Rencontre avec Isabelle Ullern et Jean-Yves Masson autour de RUE ORDENER RUE LABAT de Sarah Kofman [éditions Verdier]
« De lui, il me reste seulement le stylo. Je l’ai pris un jour dans le sac de ma mère où elle le gardait avec d’autres souvenirs de mon père. Un stylo comme l’on n’en fait plus, et qu’il fallait remplir avec de l’encre. Je m’en suis servie pendant toute ma scolarité. Il m’a “lâchée” avant que je puisse me décider à l’abandonner. Je le possède toujours, rafistolé avec du scotch, il est devant mes yeux sur ma table de travail et il me contraint à écrire, écrire. »
La philosophe Sarah Kofman est une enfant de sept ans lorsque a lieu la rafle du Vél’ d’Hiv’. Le 16 juillet 1942, la police se présente au domicile familial et arrête son père, rabbin d’une petite synagogue du 18e arrondissement de Paris – il ne reviendra jamais.
Commence alors cette période où la famille doit se cacher, se séparer.
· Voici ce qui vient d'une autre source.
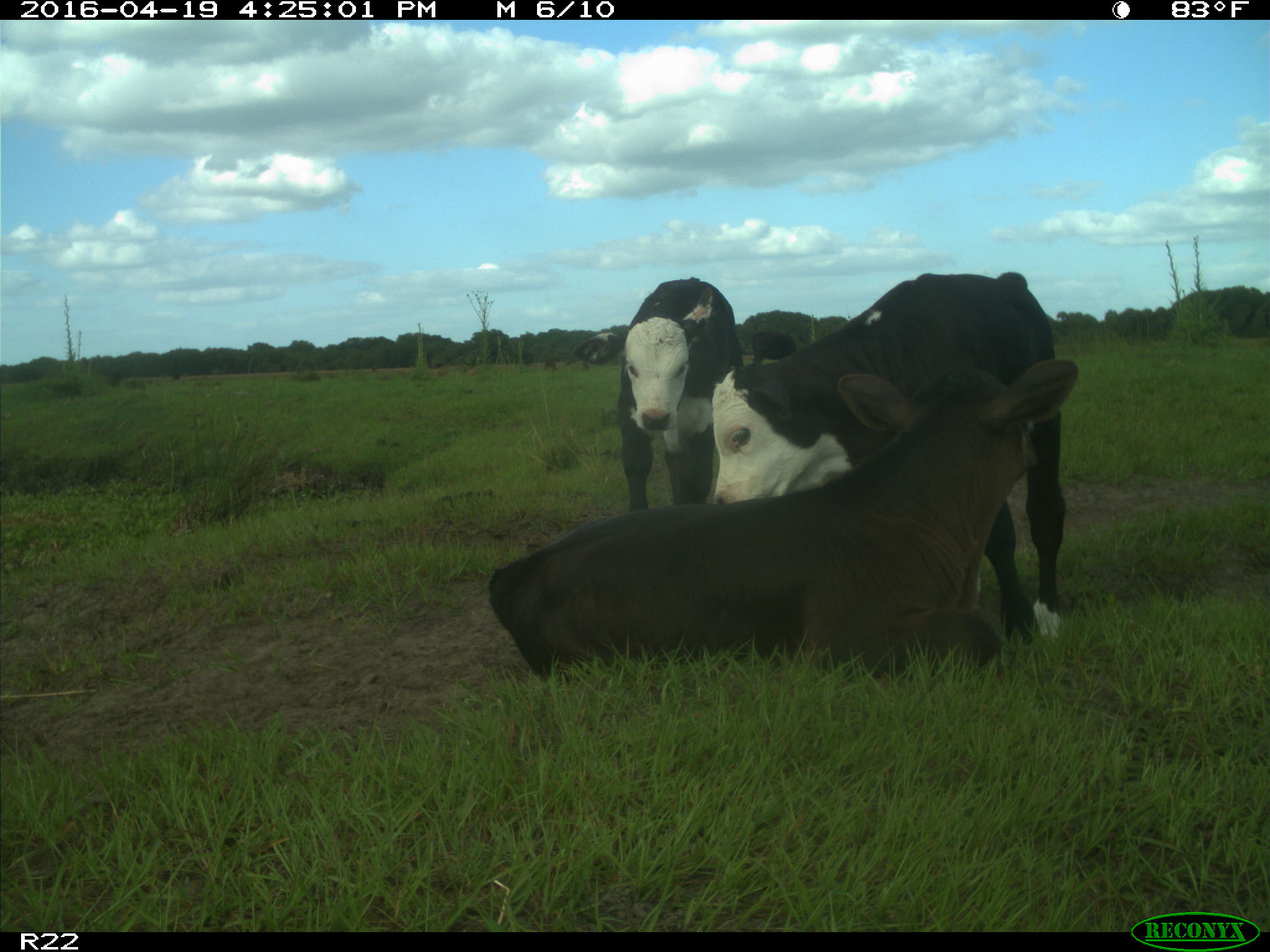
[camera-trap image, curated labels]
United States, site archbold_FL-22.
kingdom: Animalia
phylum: Chordata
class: Mammalia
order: Artiodactyla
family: Bovidae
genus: Bos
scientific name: Bos taurus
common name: domestic cow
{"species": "Bos taurus (domestic cow)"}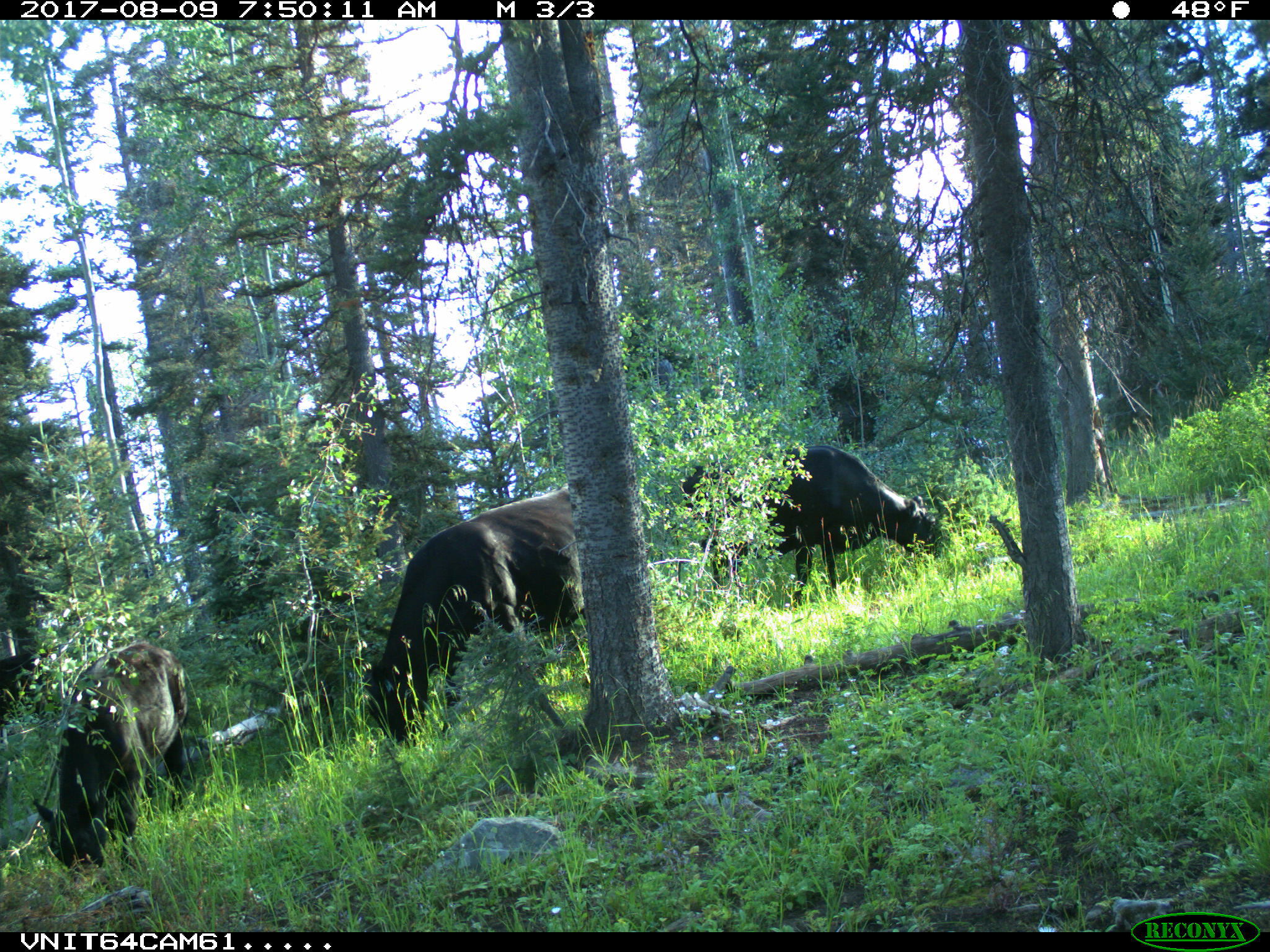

Pour la fillette, qui vivait tout dans la découverte permanente, c’est comme une épopée, dont l’envers est un déchirement : entre le domicile familial et le lieu de refuge, entre sa mère et la « dame de la rue Labat » – entre deux langues, deux mondes que sépare à peine une rue, un abîme pourtant.
Paru en 1994, ce souvenir d’enfance témoigne de ce que fut la vie des Juifs sous la collaboration, l’Occupation, la guerre. Sarah Kofman en retrace aussi leur traversée comme un récit d’éducation et de rencontres, avec une simplicité et une concision remarquables. Cette nouvelle édition, annotée, est enrichie d’un inédit et des courts textes qu’elle avait le projet, inabouti, de réunir sous le titre : Autobiogravures.
Ce volume est le premier d’une réédition de l’œuvre de Sarah Kofman par les éditions Verdier, sous la direction d’Isabelle Ullern.